Collected data:
# # #
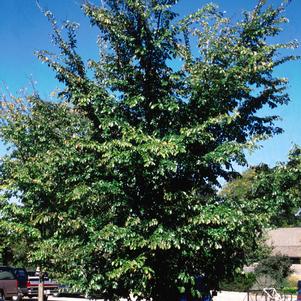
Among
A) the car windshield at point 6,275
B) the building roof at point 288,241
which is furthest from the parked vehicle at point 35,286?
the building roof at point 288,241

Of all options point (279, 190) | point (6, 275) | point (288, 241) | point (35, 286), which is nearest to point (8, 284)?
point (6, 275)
# # #
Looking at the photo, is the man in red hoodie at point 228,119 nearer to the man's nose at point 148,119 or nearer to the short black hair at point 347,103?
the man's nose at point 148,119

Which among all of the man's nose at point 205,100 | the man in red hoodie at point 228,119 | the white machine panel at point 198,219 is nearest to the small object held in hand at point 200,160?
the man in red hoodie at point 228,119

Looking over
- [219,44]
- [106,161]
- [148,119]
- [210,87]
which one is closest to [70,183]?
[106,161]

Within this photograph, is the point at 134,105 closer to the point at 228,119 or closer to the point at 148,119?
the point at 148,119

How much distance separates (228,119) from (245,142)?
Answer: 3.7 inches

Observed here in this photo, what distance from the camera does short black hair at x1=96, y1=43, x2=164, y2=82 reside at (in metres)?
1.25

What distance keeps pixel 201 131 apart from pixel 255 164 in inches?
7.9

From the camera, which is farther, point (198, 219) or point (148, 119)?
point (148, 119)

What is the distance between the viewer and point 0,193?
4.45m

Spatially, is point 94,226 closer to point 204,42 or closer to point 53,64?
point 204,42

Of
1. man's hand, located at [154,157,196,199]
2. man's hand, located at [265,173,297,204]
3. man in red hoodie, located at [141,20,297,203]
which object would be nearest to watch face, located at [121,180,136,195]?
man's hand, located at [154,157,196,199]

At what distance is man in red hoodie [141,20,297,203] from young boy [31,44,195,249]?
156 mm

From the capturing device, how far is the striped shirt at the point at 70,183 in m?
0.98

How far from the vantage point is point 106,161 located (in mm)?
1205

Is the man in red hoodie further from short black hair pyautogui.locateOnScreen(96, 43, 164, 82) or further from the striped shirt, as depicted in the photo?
# # #
**Exercise prompt:**
Rewrite the items from the line holding "Spatially, is point" through the line holding "Is the man in red hoodie further", inclusive. Substitute "plaid shirt" for "striped shirt" and leave everything else unchanged.

**Full solution:**
Spatially, is point 94,226 closer to point 204,42 or closer to point 53,64?
point 204,42

Of
1. man's hand, located at [154,157,196,199]
2. man's hand, located at [265,173,297,204]
3. man in red hoodie, located at [141,20,297,203]
which object would be nearest to watch face, located at [121,180,136,195]?
man's hand, located at [154,157,196,199]

At what distance is man in red hoodie [141,20,297,203] from young boy [31,44,195,249]?
156 mm

From the capturing device, how far is the plaid shirt at the point at 70,183 in m?
0.98

How far from the vantage point is point 106,161 located (in mm)?
1205

Is the man in red hoodie further from short black hair pyautogui.locateOnScreen(96, 43, 164, 82) or further from the plaid shirt, as depicted in the photo?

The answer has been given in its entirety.